World Health Day 2019 – how universal is our health coverage?
World Health Day 2019 falls on Sunday April 7. The Slogan, Universal Health coverage everyone, everywhere, tends, in the popular imagination, to focus our attention on developing countries that have no health insurance, inadequate vaccination programmes and underdeveloped health systems and facilities.
In contrast Australia has one of the best health systems in the world with universal free health coverage, the option of private insurance, a sophisticated and integrated two tier hospital system, access to scheduled and effective vaccination, world renowned research institutions and an integrated and timely emergency system. ‘The richness of our increasing diversity’ is evident in a visit to any hospital or health service, yet even a superficial look beneath the surface challenges us to greater inclusivity.
The report on Australia’s health 2018 tells us that compared with 35-member countries of the Organisation for Economic Co-operation and Development (OECD), Australia scores in the middle or highest range for most health indicators. Conversely Australia ranked in the worst third of OECD countries for obesity, and our alcohol consumption is slightly above the OECD average.
Not surprisingly obesity and alcohol consumption as well as other risk factors are highest in people who suffer socioeconomic disadvantage – Australia’s Health 2018 (AIHW).
The 40% of Australians in the lower two socioeconomic quintiles – ten million people – are more prone to behavioural risk factors such as physical inactivity; alcohol consumption and smoking, and the biomedical risks of high cholesterol; high blood pressure and obesity.

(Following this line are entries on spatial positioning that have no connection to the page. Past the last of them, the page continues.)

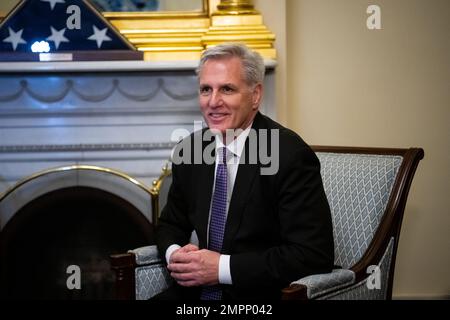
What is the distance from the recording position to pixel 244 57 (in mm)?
1733

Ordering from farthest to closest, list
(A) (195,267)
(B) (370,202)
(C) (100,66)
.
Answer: (C) (100,66)
(B) (370,202)
(A) (195,267)

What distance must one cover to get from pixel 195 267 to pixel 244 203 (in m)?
0.22

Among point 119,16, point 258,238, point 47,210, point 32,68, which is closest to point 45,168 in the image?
point 47,210

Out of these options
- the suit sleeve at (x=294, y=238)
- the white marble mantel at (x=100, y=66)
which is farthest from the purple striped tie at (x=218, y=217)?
the white marble mantel at (x=100, y=66)

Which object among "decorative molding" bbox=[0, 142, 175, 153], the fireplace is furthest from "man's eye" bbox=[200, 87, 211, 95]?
"decorative molding" bbox=[0, 142, 175, 153]

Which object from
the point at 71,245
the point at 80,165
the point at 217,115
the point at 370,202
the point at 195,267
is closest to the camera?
the point at 195,267

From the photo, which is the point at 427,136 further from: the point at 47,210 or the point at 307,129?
the point at 47,210

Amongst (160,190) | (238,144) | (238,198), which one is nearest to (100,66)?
(160,190)

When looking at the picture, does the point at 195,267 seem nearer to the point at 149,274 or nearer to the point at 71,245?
the point at 149,274

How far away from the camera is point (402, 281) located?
2.86 meters

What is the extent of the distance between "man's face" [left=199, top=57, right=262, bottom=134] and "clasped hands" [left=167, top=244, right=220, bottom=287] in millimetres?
358

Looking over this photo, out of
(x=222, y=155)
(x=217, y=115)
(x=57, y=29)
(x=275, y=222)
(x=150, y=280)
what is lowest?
(x=150, y=280)

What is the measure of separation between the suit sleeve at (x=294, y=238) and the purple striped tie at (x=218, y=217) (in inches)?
4.3

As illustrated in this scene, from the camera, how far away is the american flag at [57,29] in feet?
8.14
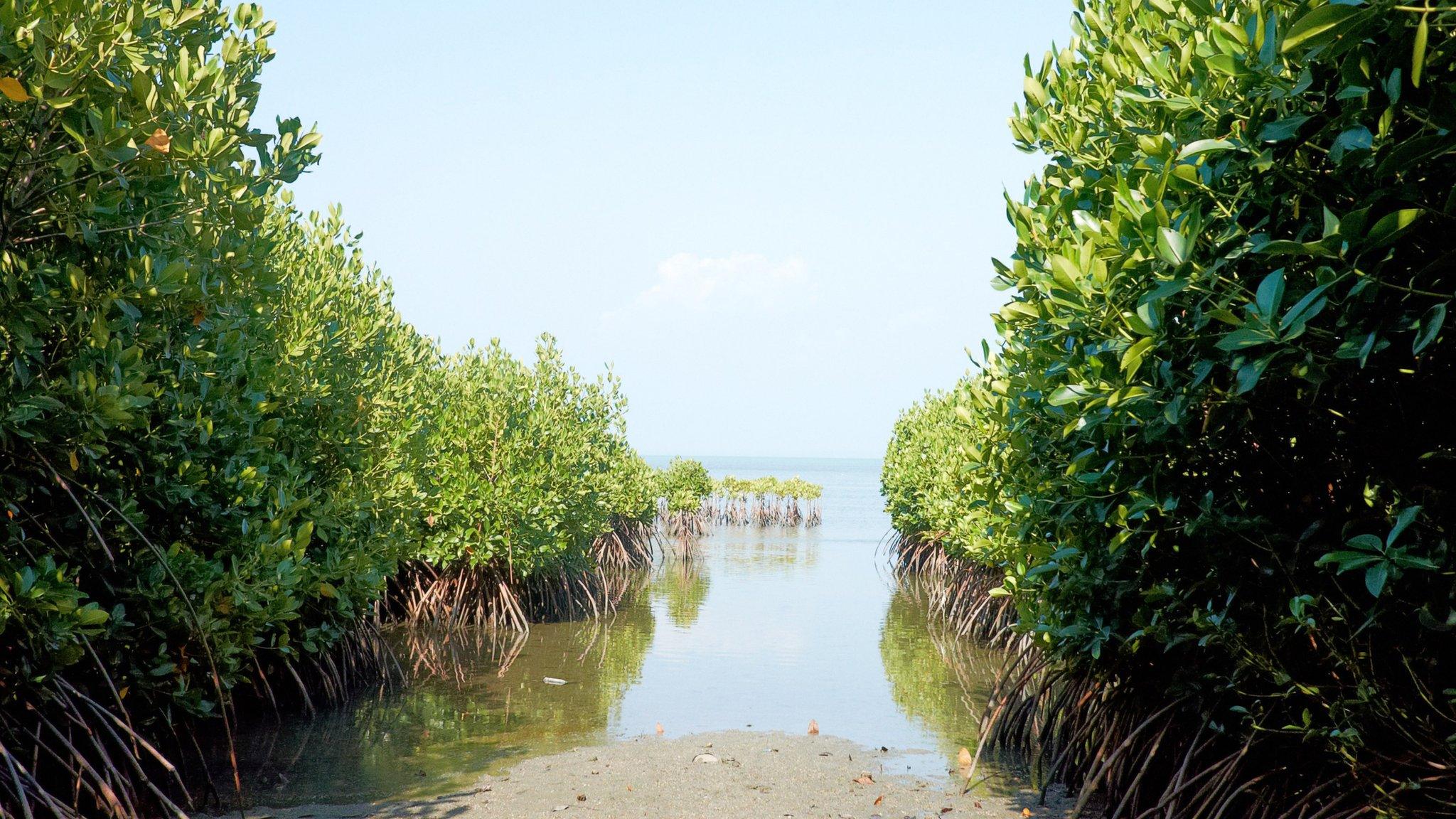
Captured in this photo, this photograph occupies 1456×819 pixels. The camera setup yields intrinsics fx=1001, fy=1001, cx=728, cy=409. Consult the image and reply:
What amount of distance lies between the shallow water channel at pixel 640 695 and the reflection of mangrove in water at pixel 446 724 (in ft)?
0.07

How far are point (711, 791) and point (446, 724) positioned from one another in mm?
2887

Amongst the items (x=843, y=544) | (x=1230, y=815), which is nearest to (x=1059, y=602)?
(x=1230, y=815)

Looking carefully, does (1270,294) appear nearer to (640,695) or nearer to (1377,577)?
(1377,577)

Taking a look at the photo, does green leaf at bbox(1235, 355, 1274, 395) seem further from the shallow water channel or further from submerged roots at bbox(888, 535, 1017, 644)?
submerged roots at bbox(888, 535, 1017, 644)

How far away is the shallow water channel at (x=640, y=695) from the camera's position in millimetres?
6742

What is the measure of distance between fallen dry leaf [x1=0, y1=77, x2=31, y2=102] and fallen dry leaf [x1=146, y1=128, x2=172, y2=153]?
2.31ft

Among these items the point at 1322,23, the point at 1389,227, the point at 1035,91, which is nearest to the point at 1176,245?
the point at 1389,227

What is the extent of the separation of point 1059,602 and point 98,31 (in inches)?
192

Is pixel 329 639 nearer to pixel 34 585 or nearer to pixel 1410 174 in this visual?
pixel 34 585

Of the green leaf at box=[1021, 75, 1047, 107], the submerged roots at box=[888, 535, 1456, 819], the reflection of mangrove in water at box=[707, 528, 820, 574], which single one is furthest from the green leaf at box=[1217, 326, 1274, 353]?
the reflection of mangrove in water at box=[707, 528, 820, 574]

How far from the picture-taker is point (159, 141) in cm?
415

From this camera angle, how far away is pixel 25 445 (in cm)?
412

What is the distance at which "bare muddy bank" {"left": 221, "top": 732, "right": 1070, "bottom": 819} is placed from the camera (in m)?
5.61

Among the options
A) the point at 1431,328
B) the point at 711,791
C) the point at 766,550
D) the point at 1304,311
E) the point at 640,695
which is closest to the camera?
the point at 1431,328
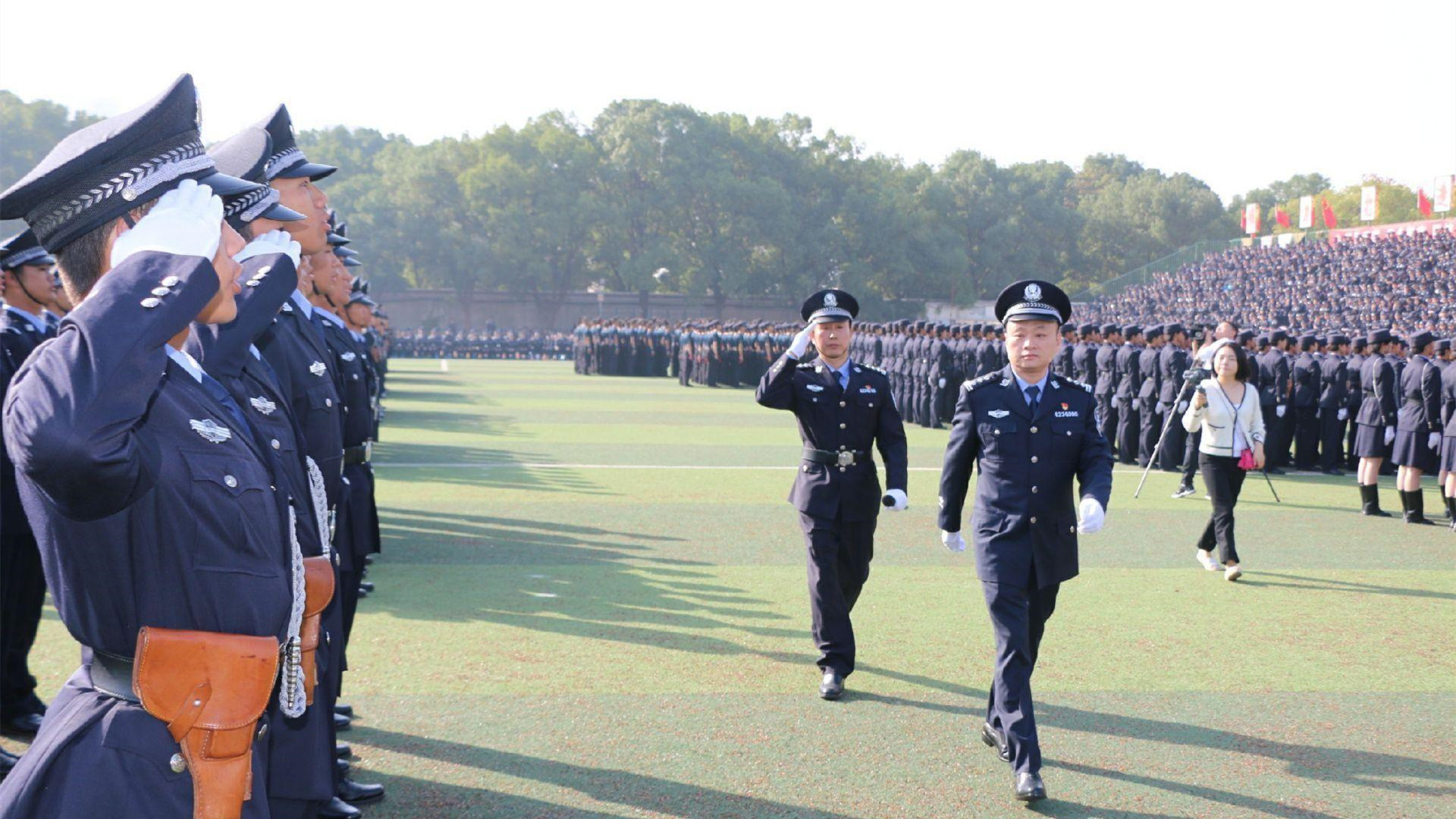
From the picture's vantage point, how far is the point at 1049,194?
281 ft

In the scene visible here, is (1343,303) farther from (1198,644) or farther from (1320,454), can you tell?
(1198,644)

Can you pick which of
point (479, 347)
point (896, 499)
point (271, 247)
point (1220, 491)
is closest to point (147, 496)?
point (271, 247)

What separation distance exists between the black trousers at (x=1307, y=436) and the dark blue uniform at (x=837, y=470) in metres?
12.5

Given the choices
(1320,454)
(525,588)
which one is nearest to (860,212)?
(1320,454)

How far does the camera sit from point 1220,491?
9398 mm

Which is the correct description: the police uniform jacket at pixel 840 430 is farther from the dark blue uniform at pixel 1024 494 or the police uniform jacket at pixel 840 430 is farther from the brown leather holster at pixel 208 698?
the brown leather holster at pixel 208 698

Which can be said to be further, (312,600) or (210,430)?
(312,600)

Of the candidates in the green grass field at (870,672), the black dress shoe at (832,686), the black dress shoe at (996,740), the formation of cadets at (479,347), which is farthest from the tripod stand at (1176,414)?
the formation of cadets at (479,347)

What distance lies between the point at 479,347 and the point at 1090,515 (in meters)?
55.7

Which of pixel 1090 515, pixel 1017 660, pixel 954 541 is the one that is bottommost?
pixel 1017 660

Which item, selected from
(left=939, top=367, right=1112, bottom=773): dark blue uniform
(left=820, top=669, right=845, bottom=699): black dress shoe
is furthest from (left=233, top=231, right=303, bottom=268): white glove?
(left=820, top=669, right=845, bottom=699): black dress shoe

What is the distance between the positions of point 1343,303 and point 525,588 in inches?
1521

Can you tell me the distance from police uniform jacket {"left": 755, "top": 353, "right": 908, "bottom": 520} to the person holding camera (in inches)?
139

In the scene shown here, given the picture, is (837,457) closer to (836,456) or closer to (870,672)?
(836,456)
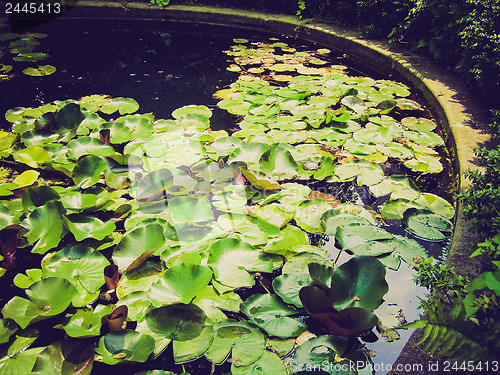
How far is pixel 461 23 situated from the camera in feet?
10.0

A global level socioeconomic position is largely influenced by economic, political, cultural and environmental determinants, educational attainment, income and occupation. The relationship is two-way—poor health can be both a product of, and contribute to, lower socioeconomic position. In the microcosm that is Australia the same applies, with identifiable groups tending to fall through the gaps in the health system. These include those unable or unwilling to access available services because of:
- Distance – those in rural and remote areas including some indigenous populations
- The homeless and unemployed; those with mental illness or disability
- Fear and shame- some cultural norms or personal fears keep people from seeking help
- Inability to use technology
- Inadequate education
- The complexity of the health system and bureaucracy
- Lack of awareness of what is available because of language barriers, an inability to read or comprehend information
- Lack of access to information
- No access to transport
- Lack of recognition of rights and needs, e.g., asylum seekers and refugees.
So, what is the challenge to us, Sisters, associates, friends and colleagues alike from the 26th General Chapter? Recently on Facebook Annie Bond rsj posted a quote from Christianity Today. It read: ‘helping one person may not change the world but it could change the world for one person.’
It is within the scope of many of us to do something for at least one person. In Ephesians 4; 11 St Paul identified the apostles, the prophets, the evangelists, the pastors and teachers as necessary to equip God’s people for works of service. In Australia today could we add friends, neighbours, interpreters, readers, drivers, healers, pray-ers and advocates who can help make our health system ‘Universal for everyone, everywhere’ in Australia?